Print the data exactly. Pictures stay out.

Provided data below:

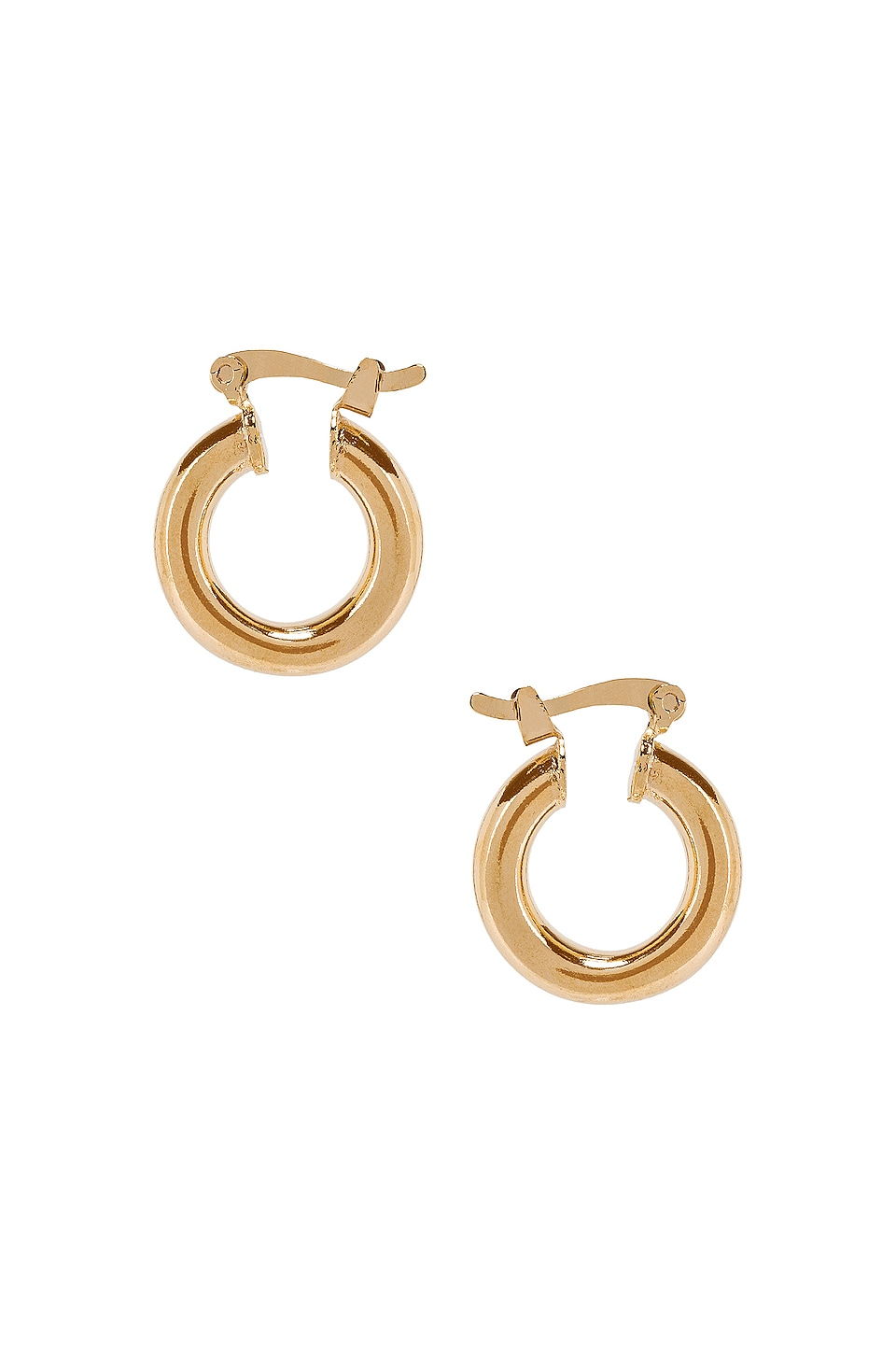 The M Jewelers NY Small Ravello Hoops in Gold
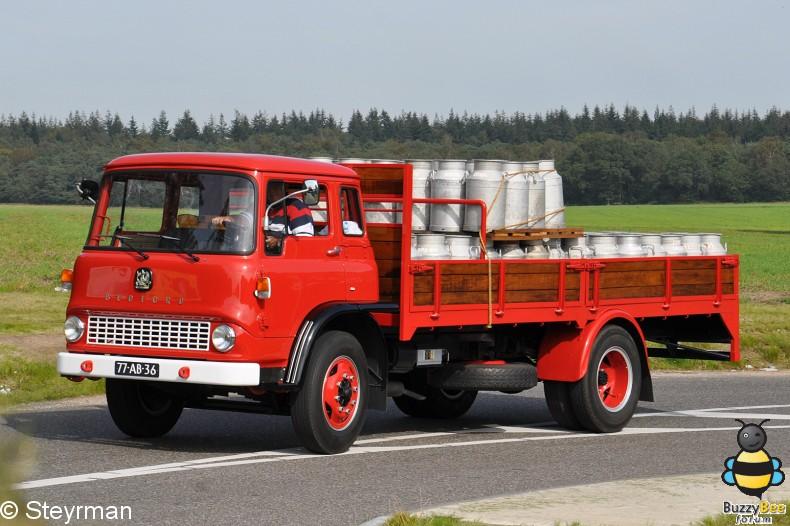 DSC 6719-border - OCV Herfstrit 2011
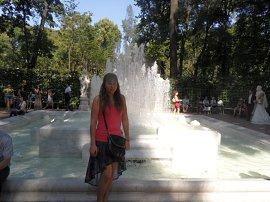natacha, 31 год, Барселона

End of Provided data.

- [Task solution]
 The M Jewelers NY Small Ravello Hoops in Gold
 DSC 6719-border - OCV Herfstrit 2011
natacha, 31 год, Барселона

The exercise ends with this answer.